Royals’ bullpen is a reason for handwringing…
Ned Yost has unveiled most of his Opening Day roster.
At first glance, the Royals’ lineup offers optimism and the starting rotation is promising, but the bullpen could cause some handwringing.
None of the three facets is spectacular.
First, let’s start with the batting order: Alex Gordon (LF), Mike Moustakas (3B), Lorenzo Cain (CF), Eric Hosmer (1B), Salvador Perez (C), Brandon Moss (DH), Paulo Orlando (RF), Alcides Escobar (SS) and Raul Mondesi (2B).
The top five slots feature mainstays from the Royals’ pennant-winning teams in 2014 and ’15, with Moss adding a little power potential (28 home runs last year) in the middle and a speedy but inconsistent trio at the bottom.
It’s hard to imagine the Royals being as anemic offensively as they were last season (4.2 runs per game, which ranked 13th in the American League), but improvement will hinge on key players staying healthy as well as Orlando, Escobar and Mondesi getting on base often enough to extend rallies.

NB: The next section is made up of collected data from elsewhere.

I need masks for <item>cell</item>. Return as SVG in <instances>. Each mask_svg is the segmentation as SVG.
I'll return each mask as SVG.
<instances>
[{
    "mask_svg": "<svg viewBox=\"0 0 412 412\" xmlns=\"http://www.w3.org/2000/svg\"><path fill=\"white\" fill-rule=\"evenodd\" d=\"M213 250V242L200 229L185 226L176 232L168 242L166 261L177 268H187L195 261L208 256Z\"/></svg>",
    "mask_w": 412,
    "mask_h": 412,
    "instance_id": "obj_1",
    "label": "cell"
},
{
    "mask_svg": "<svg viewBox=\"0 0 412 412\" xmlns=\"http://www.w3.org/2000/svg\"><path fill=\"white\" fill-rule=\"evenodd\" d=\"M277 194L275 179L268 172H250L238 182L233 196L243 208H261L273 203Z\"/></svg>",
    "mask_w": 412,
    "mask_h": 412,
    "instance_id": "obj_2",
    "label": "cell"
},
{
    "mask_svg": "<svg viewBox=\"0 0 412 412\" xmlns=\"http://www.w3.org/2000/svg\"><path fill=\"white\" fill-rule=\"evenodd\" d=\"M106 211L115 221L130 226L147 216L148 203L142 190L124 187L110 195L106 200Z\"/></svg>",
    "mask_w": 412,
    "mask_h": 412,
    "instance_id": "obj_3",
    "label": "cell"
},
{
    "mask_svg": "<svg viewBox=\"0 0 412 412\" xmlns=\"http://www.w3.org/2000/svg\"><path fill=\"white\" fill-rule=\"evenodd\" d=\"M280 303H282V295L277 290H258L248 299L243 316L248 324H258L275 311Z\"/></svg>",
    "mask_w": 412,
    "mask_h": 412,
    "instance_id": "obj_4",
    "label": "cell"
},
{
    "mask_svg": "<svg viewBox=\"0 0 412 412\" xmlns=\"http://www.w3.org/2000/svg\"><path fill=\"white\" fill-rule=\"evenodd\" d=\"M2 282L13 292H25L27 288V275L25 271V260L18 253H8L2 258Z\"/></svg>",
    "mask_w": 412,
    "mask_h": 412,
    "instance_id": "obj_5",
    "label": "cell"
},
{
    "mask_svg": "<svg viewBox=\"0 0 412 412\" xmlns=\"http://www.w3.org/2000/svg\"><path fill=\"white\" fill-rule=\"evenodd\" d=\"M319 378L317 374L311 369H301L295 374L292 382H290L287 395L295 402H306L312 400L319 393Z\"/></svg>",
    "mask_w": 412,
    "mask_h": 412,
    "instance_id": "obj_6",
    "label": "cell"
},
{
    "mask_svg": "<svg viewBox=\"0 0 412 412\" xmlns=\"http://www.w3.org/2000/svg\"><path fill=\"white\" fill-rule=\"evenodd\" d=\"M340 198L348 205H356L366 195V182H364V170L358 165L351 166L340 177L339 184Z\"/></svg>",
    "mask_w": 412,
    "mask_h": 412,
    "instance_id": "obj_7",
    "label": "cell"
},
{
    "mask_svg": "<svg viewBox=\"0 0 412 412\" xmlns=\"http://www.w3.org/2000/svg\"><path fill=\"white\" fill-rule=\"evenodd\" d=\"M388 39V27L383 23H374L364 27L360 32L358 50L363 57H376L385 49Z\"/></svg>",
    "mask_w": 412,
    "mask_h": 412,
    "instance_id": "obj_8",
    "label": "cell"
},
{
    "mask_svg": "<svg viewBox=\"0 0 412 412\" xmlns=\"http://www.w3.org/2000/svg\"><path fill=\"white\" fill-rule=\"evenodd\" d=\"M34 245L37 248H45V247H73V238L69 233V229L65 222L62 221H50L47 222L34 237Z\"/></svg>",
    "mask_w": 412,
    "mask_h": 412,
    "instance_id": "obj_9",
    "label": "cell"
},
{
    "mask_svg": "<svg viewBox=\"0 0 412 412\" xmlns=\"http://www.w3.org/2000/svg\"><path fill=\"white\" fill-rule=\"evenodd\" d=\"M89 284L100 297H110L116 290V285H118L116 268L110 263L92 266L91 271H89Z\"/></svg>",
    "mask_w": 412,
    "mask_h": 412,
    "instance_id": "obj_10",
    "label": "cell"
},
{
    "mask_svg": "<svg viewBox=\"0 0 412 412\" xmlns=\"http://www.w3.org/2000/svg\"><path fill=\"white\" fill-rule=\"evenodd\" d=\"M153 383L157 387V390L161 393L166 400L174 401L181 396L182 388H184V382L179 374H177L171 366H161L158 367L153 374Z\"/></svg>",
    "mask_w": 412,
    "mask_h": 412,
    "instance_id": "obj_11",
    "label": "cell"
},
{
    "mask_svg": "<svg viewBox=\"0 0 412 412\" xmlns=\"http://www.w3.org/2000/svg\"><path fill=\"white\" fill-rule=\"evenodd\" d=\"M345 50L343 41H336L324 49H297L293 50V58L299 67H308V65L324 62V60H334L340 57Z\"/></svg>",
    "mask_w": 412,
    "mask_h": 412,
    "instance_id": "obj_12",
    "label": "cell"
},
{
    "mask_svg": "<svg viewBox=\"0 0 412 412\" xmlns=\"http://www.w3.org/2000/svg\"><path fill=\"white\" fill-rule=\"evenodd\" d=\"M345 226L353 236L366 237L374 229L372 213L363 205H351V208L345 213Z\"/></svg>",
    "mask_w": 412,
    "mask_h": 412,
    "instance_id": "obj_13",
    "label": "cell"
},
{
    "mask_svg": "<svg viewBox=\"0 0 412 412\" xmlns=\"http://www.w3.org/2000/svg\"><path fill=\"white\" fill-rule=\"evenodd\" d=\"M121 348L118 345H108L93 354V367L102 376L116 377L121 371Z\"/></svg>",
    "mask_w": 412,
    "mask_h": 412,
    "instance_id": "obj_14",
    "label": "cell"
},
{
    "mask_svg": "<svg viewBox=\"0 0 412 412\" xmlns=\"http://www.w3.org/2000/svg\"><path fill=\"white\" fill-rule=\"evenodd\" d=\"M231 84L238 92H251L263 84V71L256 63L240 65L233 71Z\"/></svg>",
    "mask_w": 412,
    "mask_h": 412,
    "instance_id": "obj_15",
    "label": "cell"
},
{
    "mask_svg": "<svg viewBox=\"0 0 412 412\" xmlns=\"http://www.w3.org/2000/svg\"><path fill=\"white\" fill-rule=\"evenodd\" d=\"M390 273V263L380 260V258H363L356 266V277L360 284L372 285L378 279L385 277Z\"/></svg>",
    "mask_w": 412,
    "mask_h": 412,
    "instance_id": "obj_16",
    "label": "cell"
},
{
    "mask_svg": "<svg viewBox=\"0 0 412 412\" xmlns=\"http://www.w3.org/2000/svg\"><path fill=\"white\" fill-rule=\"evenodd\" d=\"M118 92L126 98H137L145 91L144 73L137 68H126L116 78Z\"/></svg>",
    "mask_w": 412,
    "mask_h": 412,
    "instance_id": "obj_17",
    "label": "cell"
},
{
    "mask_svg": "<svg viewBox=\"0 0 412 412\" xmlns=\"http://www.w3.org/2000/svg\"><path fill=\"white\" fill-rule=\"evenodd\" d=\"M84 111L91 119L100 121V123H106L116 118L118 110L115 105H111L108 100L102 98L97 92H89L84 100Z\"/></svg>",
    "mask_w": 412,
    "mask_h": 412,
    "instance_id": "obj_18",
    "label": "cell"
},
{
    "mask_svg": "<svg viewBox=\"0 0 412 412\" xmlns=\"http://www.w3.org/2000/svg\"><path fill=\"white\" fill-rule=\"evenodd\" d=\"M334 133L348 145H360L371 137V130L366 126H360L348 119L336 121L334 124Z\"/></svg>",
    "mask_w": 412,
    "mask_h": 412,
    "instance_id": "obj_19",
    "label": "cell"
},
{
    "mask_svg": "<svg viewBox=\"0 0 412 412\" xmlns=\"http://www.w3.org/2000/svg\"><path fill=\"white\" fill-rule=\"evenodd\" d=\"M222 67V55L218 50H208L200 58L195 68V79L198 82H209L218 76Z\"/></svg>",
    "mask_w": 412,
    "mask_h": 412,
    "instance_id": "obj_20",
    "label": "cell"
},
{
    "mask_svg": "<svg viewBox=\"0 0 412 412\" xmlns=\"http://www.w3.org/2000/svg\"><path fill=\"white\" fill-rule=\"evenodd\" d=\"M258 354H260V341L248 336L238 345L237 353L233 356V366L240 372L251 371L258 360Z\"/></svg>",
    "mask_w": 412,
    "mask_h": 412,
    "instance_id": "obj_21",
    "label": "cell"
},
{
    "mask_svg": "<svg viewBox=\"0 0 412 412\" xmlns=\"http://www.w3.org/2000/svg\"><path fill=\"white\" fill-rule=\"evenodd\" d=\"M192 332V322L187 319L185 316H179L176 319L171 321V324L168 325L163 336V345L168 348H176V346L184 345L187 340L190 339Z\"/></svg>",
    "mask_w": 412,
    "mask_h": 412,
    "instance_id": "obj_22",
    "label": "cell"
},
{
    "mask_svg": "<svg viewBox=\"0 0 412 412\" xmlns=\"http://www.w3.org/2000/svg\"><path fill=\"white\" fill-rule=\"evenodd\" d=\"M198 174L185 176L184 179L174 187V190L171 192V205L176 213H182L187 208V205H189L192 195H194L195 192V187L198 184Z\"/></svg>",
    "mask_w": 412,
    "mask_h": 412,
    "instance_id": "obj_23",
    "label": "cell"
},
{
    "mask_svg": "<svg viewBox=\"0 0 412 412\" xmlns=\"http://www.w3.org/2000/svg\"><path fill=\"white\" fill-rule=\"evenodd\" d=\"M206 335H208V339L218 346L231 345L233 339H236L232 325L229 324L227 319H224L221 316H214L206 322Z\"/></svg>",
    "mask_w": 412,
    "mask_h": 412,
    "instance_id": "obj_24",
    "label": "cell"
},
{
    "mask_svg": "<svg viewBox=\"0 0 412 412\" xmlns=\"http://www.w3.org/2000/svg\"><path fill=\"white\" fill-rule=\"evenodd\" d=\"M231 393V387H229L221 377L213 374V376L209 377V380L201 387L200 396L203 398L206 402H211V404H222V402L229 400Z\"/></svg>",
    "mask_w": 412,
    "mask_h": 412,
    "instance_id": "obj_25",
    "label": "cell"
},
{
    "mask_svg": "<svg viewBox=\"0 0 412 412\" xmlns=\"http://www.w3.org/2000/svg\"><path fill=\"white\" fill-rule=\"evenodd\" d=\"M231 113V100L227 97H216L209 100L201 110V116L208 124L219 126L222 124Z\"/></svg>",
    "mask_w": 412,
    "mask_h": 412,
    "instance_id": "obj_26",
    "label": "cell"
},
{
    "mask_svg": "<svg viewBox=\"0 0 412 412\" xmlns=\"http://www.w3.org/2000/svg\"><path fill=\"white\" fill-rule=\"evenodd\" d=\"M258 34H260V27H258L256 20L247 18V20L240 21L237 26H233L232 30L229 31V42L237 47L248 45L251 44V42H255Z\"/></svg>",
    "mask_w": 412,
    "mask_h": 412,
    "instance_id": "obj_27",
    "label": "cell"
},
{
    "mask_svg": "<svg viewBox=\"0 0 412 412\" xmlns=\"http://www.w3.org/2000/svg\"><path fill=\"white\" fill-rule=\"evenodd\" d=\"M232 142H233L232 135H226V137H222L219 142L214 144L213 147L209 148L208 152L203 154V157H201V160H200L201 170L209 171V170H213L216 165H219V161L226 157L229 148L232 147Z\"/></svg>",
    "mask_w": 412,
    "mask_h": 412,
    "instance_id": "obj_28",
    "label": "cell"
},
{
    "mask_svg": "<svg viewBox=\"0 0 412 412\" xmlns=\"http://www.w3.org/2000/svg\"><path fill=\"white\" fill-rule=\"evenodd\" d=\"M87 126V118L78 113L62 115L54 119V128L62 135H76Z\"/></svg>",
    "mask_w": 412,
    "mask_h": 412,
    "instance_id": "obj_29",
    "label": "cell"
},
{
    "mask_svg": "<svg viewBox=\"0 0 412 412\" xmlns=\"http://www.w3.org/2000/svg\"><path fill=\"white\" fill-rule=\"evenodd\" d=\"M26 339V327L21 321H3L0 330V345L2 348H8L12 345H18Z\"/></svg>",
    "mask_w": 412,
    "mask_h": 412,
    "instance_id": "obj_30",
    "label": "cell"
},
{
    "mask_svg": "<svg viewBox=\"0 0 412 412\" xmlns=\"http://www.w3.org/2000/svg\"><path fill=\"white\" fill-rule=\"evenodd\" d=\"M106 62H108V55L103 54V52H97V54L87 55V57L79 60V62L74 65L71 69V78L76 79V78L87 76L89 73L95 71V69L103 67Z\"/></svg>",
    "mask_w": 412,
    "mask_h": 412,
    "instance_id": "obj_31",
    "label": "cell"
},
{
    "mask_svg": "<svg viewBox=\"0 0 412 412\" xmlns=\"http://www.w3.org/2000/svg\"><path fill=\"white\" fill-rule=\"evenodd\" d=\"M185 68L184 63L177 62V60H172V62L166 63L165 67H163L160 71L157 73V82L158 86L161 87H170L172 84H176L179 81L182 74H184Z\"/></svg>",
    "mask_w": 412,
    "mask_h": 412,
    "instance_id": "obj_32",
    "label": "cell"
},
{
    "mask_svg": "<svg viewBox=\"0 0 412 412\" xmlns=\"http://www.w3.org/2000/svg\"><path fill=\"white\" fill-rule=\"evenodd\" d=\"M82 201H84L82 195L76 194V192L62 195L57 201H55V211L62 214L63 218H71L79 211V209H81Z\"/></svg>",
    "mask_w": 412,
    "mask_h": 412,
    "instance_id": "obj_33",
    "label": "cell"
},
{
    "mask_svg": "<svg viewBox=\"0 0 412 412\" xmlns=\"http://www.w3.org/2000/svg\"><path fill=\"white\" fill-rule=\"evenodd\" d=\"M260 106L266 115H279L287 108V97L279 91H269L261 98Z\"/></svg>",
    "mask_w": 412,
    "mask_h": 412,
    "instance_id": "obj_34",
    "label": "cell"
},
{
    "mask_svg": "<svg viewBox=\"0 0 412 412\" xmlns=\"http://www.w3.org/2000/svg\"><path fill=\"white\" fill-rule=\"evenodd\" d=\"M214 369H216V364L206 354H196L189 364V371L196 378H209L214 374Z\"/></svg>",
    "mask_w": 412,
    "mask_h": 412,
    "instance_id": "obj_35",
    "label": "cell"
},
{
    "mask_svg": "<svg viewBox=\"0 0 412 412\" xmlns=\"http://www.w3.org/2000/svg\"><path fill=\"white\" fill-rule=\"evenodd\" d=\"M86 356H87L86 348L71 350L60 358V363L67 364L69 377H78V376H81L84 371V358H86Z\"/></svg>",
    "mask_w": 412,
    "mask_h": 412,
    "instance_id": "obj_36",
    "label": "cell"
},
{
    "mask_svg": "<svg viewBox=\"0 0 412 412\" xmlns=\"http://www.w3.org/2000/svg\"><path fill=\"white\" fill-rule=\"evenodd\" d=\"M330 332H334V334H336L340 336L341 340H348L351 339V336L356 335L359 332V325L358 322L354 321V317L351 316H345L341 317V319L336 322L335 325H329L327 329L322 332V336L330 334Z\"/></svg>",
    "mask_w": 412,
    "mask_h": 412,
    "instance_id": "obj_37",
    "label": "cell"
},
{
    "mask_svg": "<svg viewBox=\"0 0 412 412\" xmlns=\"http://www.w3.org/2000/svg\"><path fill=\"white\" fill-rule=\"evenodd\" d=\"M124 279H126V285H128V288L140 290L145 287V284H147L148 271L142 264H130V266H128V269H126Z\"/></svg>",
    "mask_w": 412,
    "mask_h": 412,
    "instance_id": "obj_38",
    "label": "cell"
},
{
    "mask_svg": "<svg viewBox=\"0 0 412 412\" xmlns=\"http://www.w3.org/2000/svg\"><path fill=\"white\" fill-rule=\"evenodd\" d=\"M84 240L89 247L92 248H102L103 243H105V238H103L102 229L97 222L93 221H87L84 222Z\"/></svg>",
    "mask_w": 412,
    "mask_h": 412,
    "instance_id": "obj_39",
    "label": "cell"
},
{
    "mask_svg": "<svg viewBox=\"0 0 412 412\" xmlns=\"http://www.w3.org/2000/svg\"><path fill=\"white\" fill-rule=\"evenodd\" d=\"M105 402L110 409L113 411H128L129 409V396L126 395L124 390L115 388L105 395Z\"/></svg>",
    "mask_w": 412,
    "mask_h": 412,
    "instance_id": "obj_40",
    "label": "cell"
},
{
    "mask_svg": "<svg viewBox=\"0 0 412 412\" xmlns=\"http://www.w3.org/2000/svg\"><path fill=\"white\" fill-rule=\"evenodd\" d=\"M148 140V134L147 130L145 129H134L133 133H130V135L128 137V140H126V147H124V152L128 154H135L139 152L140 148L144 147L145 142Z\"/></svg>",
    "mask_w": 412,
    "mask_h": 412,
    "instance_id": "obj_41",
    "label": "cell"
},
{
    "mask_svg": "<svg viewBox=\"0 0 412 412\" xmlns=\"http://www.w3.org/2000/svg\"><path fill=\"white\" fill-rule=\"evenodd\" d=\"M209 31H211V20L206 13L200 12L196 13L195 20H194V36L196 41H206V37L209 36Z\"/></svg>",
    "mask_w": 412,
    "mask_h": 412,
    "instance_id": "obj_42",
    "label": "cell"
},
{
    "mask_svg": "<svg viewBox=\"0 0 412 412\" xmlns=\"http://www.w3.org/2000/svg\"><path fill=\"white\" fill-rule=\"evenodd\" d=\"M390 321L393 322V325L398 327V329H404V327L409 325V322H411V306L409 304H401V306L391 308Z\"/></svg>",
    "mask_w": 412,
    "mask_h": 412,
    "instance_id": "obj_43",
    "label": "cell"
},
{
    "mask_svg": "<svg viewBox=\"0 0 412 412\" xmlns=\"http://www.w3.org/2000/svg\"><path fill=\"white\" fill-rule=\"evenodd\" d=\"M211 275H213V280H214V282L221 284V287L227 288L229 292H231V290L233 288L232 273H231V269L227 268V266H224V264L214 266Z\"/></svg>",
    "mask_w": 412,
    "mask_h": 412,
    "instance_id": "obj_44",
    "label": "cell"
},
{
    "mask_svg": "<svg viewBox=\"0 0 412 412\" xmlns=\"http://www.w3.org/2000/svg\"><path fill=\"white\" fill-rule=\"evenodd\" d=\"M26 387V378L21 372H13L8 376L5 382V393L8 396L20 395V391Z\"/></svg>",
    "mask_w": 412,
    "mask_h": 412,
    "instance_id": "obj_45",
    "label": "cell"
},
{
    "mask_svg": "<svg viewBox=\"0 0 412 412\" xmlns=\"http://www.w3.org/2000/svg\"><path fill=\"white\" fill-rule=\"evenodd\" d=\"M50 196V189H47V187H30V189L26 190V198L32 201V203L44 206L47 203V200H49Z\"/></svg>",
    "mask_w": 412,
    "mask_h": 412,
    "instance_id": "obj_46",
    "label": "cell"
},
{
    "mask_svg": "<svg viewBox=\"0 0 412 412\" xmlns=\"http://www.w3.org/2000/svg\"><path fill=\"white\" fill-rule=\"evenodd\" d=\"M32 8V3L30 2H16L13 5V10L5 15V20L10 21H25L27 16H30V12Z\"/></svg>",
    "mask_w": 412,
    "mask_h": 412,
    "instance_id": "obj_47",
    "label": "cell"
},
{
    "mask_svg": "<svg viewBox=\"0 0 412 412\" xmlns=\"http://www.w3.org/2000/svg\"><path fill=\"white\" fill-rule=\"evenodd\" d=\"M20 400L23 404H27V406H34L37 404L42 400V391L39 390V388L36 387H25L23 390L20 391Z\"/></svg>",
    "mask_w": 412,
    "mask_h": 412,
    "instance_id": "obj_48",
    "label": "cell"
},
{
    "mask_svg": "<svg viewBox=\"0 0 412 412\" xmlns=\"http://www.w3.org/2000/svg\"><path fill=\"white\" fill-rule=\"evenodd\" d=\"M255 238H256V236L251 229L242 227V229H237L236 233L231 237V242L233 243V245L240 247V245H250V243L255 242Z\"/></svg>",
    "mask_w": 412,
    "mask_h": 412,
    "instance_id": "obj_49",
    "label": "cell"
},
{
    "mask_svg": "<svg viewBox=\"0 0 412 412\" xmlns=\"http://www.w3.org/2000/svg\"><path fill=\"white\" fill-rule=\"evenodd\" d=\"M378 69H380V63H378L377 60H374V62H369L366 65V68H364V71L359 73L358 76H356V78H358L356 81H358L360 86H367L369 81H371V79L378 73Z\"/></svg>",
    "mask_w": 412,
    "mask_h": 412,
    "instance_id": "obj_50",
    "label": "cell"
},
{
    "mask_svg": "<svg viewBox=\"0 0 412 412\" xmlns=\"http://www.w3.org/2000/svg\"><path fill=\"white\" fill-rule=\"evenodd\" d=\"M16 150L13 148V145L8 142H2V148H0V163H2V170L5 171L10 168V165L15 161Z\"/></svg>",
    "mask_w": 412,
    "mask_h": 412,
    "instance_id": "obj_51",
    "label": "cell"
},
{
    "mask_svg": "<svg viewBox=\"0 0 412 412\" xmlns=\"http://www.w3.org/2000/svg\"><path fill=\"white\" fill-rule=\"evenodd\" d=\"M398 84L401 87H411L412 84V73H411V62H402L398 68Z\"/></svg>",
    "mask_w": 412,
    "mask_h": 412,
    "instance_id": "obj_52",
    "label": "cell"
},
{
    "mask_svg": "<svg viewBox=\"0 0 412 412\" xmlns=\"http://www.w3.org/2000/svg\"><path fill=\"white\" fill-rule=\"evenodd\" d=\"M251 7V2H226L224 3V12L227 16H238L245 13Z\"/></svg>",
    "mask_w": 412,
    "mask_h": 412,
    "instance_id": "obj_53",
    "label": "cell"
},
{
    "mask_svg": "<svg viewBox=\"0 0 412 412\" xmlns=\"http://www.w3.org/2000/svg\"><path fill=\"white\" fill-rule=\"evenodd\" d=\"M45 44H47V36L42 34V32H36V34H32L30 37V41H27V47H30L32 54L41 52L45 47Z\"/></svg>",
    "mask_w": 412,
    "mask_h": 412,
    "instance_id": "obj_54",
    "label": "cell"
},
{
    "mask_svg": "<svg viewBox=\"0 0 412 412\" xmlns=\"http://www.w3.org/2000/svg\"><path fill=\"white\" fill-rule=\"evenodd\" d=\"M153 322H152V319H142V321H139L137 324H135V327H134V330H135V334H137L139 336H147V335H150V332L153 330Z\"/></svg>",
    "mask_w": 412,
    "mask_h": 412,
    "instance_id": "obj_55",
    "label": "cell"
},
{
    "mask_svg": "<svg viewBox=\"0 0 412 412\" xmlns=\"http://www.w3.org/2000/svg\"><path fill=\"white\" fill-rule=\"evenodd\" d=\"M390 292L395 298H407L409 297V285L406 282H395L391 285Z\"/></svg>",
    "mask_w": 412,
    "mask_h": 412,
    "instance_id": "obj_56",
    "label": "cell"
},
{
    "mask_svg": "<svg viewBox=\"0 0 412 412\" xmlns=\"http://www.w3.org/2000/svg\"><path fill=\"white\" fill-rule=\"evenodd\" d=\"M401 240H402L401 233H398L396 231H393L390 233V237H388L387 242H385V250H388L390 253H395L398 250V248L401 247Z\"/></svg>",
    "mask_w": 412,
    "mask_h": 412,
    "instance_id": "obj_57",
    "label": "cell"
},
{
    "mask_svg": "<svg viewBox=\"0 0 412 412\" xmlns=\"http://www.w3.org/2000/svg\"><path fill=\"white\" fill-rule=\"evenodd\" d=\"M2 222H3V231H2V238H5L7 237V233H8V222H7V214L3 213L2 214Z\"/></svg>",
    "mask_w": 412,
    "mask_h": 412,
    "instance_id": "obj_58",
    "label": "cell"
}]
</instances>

The sudden shift to becoming more of a power team is reason for pause. Flipping the switch after all these years of small ball – affectionately known in Kansas City as “keep the line moving” – is bound to lead to some glitches, even if the Royals do boast six guys who could knock 20-plus homers this summer.
Yordano Ventura’s tragic death forced general manager Dayton Moore to acquire more starting pitching. And unlike last year, there is no glaring gap in the rotation.
Asking Danny Duffy to duplicate his numbers from 2016 (highlighted by a 3.51 earned-run average, 1.141 WHIP and a 12-3 record) might be a stretch.
But over time, putting a solid performer on the mound each day will pay dividends, especially as the season hits full stride in June and July.
That leaves the bullpen, which was the bedrock of the Royals’ revival.
Over the past four seasons, prognosticators repeatedly whiffed when it came to gauging Yost and company. They undersold the Royals, who have averaged 87.8 wins since 2013.
The difference was the Royals’ bullpen, especially Wade Davis, Greg Holland, Kelvin Herrera and Luke Hochevar.
While the pundits dwelled on analytics when trying to explain Kansas City’s success, they overlooked a simple fact: If the other team can’t score after the fifth or sixth inning, the Royals own a HUGE advantage.
Unfortunately, Herrera is the only holdover from that corps of relievers. And although he should do fine as the closer, there are questions about the seventh and eighth innings.
The ingredients for a shutdown bullpen are available. It’s just a matter of Yost finding the right mix.
Matt Strahm made his Major League debut last summer and was impressive (1.23 ERA in 22 innings), but Yost has indicated Joakim Soria will be the eighth-inning guy.
Soria, once an All-Star closer, came to symbolize the Royals shortcomings in 2016 (with a career-high 4.05 ERA, 27 walks and 10 home runs allowed in 70 innings).
So, in a year when the Royals want a fast start in order to quell talk of a possible trade deadline fire sale, Soria is a cause for consternation.
If he rebounds, and proves it in the first few weeks, Kansas City might be a playoff contender. If he doesn’t, Yost needs to have a short leash, and a Plan B he’s ready to implement.
The bullpen once masked whatever warts the Royals were trying to hide. Now, the rest of the roster may have to return the favor.